**Written instruction**
From the line containing "How far from the observer's" down to the last line, set down each line exactly as it is, and nothing more. Leave the pictures out.

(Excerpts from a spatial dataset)

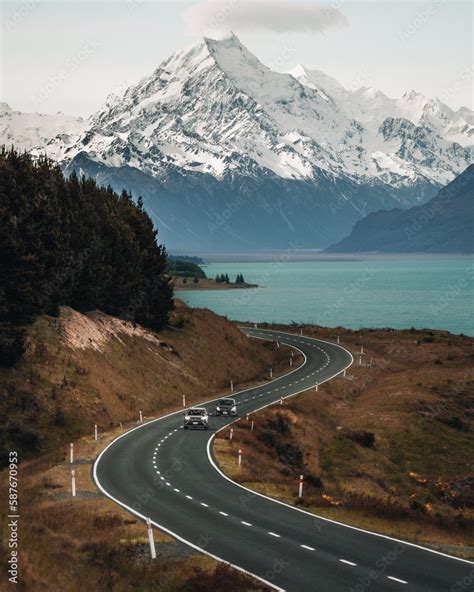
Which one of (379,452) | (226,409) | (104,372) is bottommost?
(379,452)

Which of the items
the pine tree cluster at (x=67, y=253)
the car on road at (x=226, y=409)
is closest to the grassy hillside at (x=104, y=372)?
the pine tree cluster at (x=67, y=253)

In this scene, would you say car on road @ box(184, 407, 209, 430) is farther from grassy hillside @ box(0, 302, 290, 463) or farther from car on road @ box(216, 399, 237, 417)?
car on road @ box(216, 399, 237, 417)

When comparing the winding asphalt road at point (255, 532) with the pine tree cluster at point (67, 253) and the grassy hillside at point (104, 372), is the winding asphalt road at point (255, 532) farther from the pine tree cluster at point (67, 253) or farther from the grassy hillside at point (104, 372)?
the pine tree cluster at point (67, 253)

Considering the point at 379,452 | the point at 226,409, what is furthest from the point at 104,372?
the point at 379,452

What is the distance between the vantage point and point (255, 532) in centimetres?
2828

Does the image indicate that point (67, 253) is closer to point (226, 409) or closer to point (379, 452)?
point (226, 409)

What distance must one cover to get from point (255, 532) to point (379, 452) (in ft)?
93.1

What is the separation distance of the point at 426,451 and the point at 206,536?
1244 inches

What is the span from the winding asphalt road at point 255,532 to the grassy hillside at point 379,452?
1.92 meters

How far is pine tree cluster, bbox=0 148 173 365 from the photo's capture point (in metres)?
53.0

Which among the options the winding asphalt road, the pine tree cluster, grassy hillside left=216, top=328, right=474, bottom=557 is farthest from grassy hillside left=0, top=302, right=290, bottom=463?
grassy hillside left=216, top=328, right=474, bottom=557

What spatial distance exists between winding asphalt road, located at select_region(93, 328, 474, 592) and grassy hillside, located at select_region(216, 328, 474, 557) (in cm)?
192

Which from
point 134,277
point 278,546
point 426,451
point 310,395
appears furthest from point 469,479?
point 134,277

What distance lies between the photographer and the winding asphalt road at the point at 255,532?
2373cm
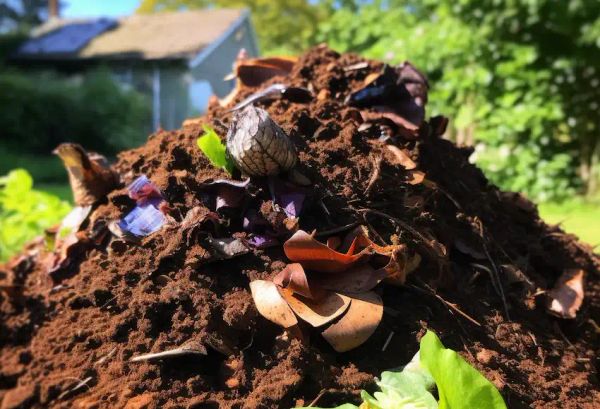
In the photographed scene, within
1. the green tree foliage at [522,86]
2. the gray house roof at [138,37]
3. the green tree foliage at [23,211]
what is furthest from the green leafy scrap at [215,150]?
the gray house roof at [138,37]

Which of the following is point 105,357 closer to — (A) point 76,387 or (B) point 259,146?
(A) point 76,387

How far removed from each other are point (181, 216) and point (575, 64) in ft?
22.8

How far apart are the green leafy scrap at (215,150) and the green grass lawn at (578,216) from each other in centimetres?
314

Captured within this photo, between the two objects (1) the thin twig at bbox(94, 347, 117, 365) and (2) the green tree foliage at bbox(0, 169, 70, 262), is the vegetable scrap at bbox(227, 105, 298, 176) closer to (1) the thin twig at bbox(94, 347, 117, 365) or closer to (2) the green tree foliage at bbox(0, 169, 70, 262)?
(1) the thin twig at bbox(94, 347, 117, 365)

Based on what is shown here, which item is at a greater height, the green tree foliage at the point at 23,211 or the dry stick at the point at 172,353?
the dry stick at the point at 172,353

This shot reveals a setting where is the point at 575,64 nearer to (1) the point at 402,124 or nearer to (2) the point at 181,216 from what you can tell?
(1) the point at 402,124

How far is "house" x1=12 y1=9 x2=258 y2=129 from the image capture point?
23.4 metres

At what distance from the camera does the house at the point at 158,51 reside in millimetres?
23406

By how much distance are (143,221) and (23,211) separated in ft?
5.76

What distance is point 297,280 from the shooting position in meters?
1.31

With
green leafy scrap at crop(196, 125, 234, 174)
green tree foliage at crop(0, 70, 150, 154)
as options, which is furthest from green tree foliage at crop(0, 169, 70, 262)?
green tree foliage at crop(0, 70, 150, 154)

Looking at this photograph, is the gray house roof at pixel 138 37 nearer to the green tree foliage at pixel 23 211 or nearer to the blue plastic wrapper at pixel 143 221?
the green tree foliage at pixel 23 211

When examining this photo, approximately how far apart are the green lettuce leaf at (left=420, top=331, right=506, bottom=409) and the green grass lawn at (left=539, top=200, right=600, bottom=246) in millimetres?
3299

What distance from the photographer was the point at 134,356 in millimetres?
1305
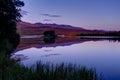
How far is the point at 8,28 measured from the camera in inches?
1679

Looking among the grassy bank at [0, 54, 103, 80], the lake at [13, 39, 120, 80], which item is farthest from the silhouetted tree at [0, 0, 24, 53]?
the grassy bank at [0, 54, 103, 80]

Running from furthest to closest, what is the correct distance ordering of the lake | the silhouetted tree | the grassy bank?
the silhouetted tree, the lake, the grassy bank

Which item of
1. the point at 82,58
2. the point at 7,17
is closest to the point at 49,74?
the point at 82,58

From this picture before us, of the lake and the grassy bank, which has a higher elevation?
the grassy bank

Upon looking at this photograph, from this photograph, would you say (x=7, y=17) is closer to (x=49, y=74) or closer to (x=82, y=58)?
(x=82, y=58)

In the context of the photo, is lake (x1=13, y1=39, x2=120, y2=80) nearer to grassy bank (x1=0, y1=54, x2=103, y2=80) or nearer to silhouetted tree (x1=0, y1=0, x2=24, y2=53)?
silhouetted tree (x1=0, y1=0, x2=24, y2=53)

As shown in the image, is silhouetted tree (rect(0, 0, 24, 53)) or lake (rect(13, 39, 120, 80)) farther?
silhouetted tree (rect(0, 0, 24, 53))

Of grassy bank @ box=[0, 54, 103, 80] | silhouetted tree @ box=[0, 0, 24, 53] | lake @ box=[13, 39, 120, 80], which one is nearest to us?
grassy bank @ box=[0, 54, 103, 80]

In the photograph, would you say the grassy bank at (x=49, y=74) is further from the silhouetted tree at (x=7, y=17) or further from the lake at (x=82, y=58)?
the silhouetted tree at (x=7, y=17)

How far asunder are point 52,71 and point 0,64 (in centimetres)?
442

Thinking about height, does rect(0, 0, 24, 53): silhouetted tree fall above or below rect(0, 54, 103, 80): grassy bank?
above

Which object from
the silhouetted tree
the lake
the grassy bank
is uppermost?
the silhouetted tree

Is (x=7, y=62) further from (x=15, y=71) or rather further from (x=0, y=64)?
(x=15, y=71)

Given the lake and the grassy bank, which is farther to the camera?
the lake
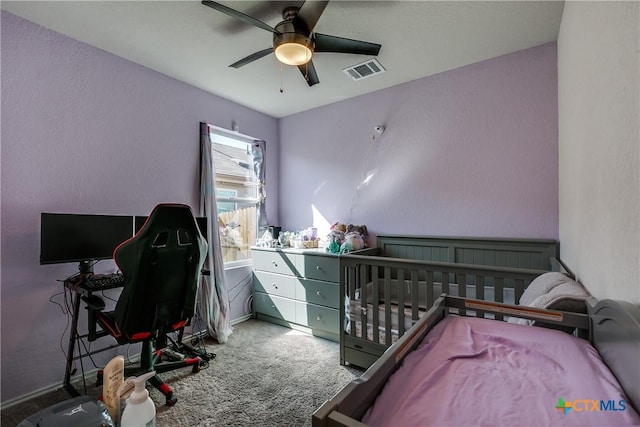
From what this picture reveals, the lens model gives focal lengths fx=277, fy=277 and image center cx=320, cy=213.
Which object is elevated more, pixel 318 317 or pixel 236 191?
pixel 236 191

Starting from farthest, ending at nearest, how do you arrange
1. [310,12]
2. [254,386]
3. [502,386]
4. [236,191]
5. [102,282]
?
[236,191], [254,386], [102,282], [310,12], [502,386]

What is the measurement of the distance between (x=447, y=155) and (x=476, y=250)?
35.6 inches

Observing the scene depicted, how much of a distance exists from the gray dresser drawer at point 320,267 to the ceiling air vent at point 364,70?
Result: 1.74 meters

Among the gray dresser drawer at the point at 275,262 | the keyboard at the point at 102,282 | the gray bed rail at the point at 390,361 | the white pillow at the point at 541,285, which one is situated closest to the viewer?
the gray bed rail at the point at 390,361

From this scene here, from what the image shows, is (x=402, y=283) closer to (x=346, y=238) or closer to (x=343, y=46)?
(x=346, y=238)

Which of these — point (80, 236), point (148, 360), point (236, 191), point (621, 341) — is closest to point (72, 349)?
point (148, 360)

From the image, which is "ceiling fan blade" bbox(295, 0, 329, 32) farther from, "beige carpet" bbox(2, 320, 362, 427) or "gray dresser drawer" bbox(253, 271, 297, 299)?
"beige carpet" bbox(2, 320, 362, 427)

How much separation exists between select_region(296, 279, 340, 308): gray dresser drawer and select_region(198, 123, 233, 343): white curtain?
0.76 m

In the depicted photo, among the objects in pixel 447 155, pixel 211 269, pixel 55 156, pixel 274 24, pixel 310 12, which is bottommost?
pixel 211 269

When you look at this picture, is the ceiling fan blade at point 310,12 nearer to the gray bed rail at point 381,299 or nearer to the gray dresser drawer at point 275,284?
the gray bed rail at point 381,299

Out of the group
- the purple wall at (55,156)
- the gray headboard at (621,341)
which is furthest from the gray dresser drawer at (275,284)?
the gray headboard at (621,341)

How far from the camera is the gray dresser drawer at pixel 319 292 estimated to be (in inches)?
102

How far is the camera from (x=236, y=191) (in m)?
3.31

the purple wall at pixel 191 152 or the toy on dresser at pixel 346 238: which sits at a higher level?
the purple wall at pixel 191 152
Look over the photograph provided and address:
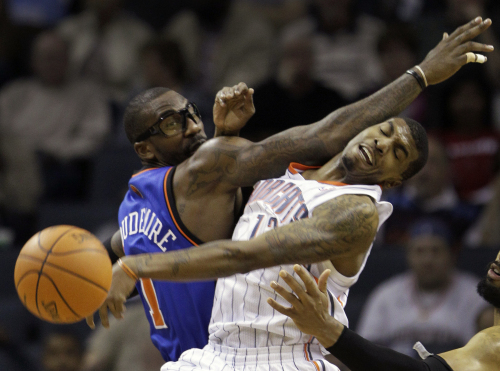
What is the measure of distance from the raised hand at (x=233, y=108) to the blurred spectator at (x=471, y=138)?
411cm

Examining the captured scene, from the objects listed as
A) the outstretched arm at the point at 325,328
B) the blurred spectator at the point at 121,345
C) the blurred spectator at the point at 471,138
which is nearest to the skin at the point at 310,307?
the outstretched arm at the point at 325,328

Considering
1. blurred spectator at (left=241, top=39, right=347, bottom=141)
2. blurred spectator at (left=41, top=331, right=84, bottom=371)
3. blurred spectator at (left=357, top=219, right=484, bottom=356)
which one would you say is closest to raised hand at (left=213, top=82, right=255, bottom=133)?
blurred spectator at (left=357, top=219, right=484, bottom=356)

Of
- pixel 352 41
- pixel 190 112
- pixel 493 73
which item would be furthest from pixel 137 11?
pixel 190 112

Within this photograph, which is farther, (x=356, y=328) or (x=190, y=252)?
(x=356, y=328)

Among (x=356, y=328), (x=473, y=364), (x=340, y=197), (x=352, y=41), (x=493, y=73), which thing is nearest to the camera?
(x=340, y=197)

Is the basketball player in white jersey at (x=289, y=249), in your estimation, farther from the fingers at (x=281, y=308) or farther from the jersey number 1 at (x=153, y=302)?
the jersey number 1 at (x=153, y=302)

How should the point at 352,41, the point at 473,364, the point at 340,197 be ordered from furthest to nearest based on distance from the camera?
the point at 352,41 → the point at 473,364 → the point at 340,197

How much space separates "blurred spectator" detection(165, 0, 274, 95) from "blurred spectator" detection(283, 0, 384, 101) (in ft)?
1.58

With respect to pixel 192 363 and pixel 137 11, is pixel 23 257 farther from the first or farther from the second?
pixel 137 11

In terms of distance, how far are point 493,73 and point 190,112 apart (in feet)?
15.5

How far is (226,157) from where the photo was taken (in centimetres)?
367

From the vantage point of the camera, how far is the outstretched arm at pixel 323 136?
368 cm

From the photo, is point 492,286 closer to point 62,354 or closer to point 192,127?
point 192,127

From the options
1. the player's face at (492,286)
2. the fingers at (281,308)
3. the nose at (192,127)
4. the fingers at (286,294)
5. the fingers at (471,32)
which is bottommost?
the player's face at (492,286)
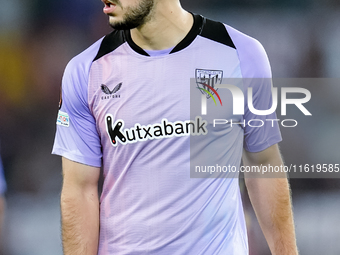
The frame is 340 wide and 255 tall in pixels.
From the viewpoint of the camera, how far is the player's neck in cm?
134

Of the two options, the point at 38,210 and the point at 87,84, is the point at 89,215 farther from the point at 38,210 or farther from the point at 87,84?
the point at 38,210

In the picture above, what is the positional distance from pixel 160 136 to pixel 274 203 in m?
0.50

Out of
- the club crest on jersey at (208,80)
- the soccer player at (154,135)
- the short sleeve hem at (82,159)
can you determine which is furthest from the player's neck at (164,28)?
the short sleeve hem at (82,159)

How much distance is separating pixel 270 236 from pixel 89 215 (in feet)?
2.17

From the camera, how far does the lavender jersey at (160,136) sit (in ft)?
4.31

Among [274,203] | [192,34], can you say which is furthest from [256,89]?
[274,203]

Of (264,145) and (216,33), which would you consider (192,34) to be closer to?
(216,33)

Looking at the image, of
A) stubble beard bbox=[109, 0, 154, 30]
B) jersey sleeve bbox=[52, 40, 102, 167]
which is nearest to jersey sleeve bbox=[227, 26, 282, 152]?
stubble beard bbox=[109, 0, 154, 30]

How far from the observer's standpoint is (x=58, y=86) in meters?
1.98

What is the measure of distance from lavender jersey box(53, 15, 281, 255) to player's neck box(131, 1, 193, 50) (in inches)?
1.0

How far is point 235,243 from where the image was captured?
4.53 feet

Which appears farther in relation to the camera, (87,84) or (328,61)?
(328,61)

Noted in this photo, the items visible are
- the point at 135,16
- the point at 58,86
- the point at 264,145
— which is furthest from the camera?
the point at 58,86

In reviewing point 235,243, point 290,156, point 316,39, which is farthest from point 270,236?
point 316,39
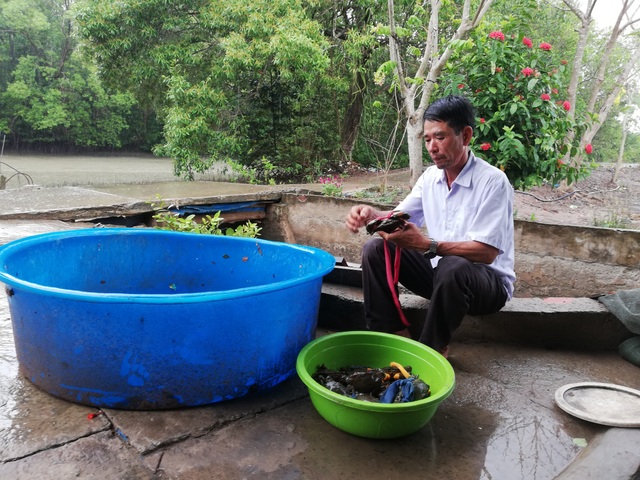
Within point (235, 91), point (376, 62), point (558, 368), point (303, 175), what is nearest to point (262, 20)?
point (235, 91)

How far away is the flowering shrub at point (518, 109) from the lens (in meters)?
4.77

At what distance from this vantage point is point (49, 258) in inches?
81.2

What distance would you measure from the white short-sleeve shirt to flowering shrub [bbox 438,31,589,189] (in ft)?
9.07

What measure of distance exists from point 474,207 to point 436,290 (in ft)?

**Solution for this task**
How far from the observer's standpoint is (x=58, y=86) in meters?
1.98

What is the measure of distance from lavender jersey box(53, 15, 281, 255) to player's neck box(131, 1, 193, 50) (in inches)?
1.0

How far is point 235,243 from where the image was captured?
4.53 feet

Which appears farther in relation to the camera, (87,84) or (328,61)?
(328,61)

Noted in this photo, the items visible are
- the point at 135,16
- the point at 58,86
- the point at 264,145
— which is furthest from the camera?
the point at 58,86

In reviewing point 235,243, point 290,156, point 316,39, which is farthest from point 270,236?
point 316,39
Within point (235, 91), point (376, 62), point (558, 368), point (303, 175), what is nearest to point (262, 20)?
point (235, 91)

How far away is the flowering shrub at point (518, 109) from the lens (in meters)?
4.77

At what distance from this vantage point is point (49, 258) in inches?
81.2

What distance would you measure from the white short-sleeve shirt to flowering shrub [bbox 438,31,589,189] (in ft)?
9.07

What measure of distance exists from point 474,207 to point 436,290 (in ft)?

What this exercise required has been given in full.